1er objectif de la journée : le Mont Aoraï, montagne la plus élevée de Tahiti, à plus de
2000 m d'altitude. Nous ne ferons qu'une partie du trajet, car avec la petite mère Alix, il est impossible d'effectuer jusqu'au bout la randonnée de plusieurs heures avec plusieurs km de dénivelé
glissant. Au début, la demoiselle acceptait l'écharpe pour la porter, mais ensuite, elle avait trop chaud, et il a fallu la porter aux bras, sur le flan escarpé des arêtes... Dans ces conditions, nous n'avons pas eu la force de monter jusqu'au 1er sommet pour jouir du point de vue. Mais on a eu
le temps de profiter d'une végétation tropicale luxuriante avec le début de saison de la floraison des flamboyants.

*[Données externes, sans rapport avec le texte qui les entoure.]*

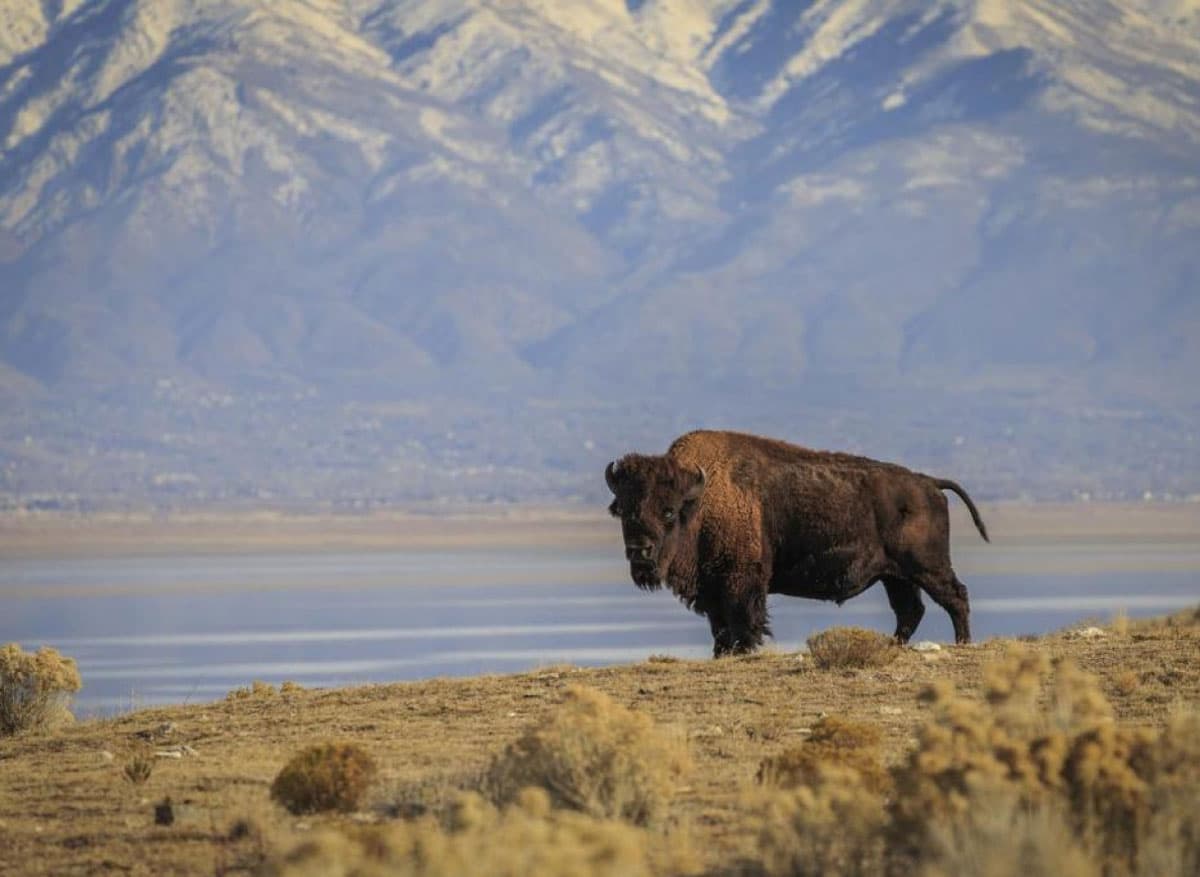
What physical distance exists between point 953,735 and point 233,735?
7805 millimetres

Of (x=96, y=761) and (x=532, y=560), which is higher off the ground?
(x=532, y=560)

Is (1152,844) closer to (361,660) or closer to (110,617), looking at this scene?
(361,660)

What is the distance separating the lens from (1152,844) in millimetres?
11953

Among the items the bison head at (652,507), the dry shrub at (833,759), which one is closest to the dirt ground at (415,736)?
the dry shrub at (833,759)

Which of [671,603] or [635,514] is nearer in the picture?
[635,514]

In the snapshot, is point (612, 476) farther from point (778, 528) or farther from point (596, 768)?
point (596, 768)

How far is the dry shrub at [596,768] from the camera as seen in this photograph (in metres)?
14.5

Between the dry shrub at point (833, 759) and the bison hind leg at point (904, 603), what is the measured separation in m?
7.48

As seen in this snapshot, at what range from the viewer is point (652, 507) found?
21750 millimetres

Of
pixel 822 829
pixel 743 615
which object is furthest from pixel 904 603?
pixel 822 829

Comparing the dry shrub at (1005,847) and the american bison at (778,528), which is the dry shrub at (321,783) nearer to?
the dry shrub at (1005,847)

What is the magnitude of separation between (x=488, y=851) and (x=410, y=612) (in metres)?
78.9

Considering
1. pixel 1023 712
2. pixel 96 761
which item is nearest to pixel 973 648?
pixel 96 761

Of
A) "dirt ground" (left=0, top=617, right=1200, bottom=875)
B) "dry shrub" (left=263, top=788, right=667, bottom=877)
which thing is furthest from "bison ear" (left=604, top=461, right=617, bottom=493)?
"dry shrub" (left=263, top=788, right=667, bottom=877)
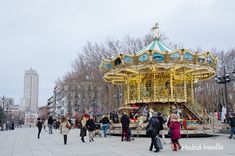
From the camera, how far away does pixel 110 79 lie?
1153 inches

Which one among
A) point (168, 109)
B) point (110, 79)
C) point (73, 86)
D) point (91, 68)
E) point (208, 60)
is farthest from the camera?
point (73, 86)

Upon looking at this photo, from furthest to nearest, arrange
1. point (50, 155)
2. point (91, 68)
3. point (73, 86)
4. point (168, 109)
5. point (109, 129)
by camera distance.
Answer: point (73, 86), point (91, 68), point (168, 109), point (109, 129), point (50, 155)

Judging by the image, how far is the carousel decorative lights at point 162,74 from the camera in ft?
72.3

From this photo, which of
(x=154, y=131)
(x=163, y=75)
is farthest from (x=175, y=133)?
(x=163, y=75)

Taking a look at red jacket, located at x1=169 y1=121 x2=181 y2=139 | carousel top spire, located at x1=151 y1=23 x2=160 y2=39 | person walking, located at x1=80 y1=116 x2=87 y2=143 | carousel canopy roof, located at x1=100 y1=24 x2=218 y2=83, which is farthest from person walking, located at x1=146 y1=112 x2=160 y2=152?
carousel top spire, located at x1=151 y1=23 x2=160 y2=39

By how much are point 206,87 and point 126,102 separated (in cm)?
2056

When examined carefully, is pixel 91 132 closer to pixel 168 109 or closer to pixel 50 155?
pixel 50 155

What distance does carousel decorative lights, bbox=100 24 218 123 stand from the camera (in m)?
22.0

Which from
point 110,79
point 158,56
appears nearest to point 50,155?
point 158,56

J'ai pas pu prendre de photos du wake, je restais sur la plage avec Alix alors que le bateau devait s'éloigner du bord pour prendre de la vitesse sans être dangereux, mais Christophe s'est levé du
1er coup!
J'ai juste réussi à prendre une tahitienne au passage.
En revanche, j'ai le coucher de soleil sur rocky point.
Le samedi, nous avons mené nos pas vers une petite plage cachée qu'on nous avait indiquée.
Un bar et un restaurant donnent sur celle-ci, dans la quiétude d'une jungle tropicale.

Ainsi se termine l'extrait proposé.